> **What needs to be done**:
Nothing but the lines from the one with "Five-Minute Check (over" through the end of the data should be set down, each exactly as written, and no picture should be included.
————————
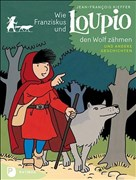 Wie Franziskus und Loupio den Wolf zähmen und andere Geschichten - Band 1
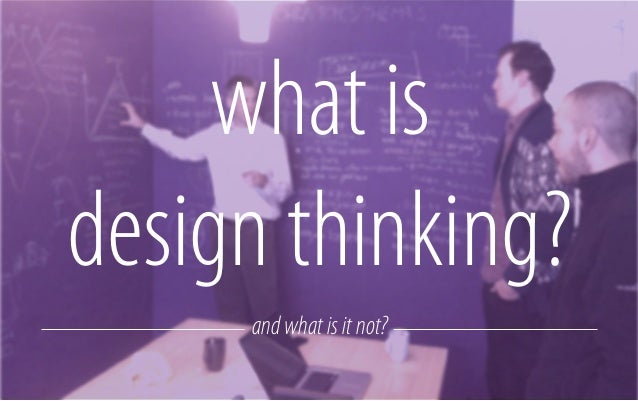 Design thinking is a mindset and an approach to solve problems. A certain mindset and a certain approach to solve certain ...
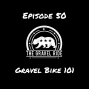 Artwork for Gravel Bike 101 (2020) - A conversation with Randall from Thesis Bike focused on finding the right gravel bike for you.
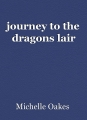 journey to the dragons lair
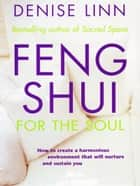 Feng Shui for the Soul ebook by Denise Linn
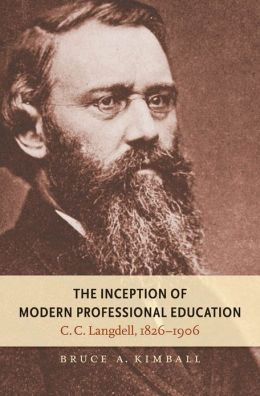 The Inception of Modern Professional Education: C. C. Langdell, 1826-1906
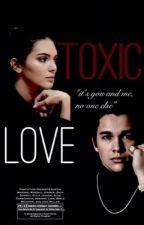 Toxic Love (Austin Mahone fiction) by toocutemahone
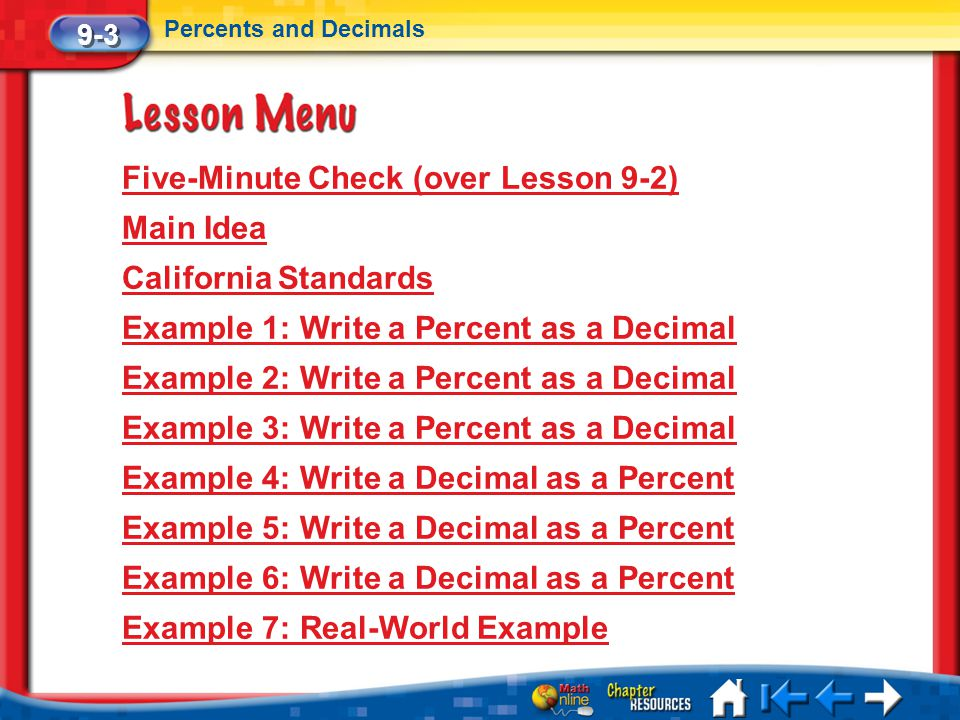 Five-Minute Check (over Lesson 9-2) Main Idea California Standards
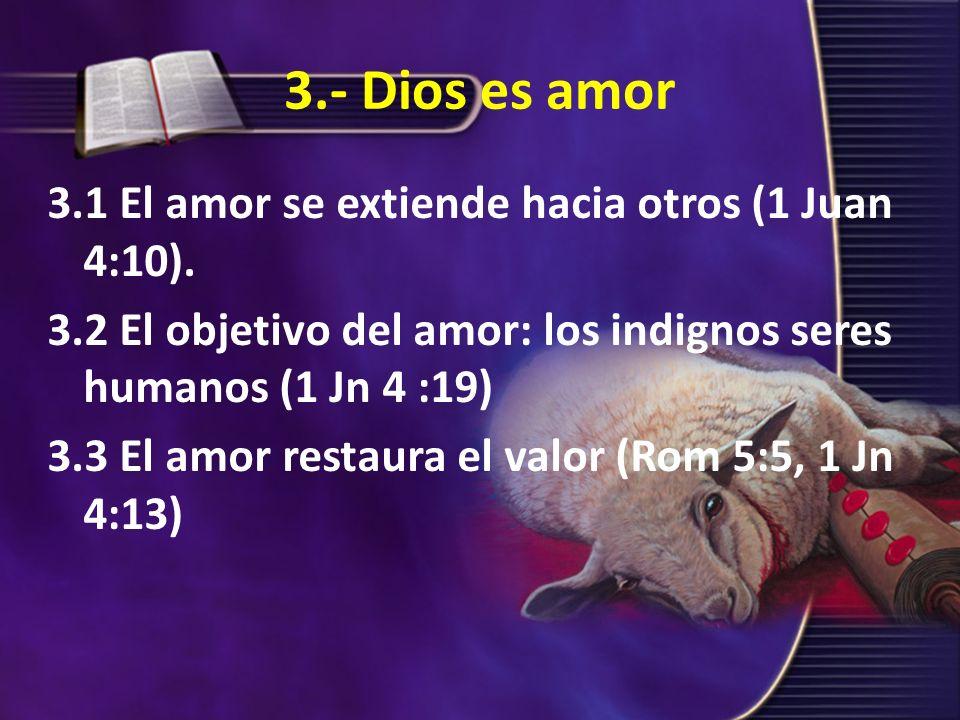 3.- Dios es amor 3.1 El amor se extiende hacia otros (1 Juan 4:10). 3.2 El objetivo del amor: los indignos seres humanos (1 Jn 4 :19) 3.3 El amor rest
————————
> **Your solution**:
 Five-Minute Check (over Lesson 9-2) Main Idea California Standards
 3.- Dios es amor 3.1 El amor se extiende hacia otros (1 Juan 4:10). 3.2 El objetivo del amor: los indignos seres humanos (1 Jn 4 :19) 3.3 El amor rest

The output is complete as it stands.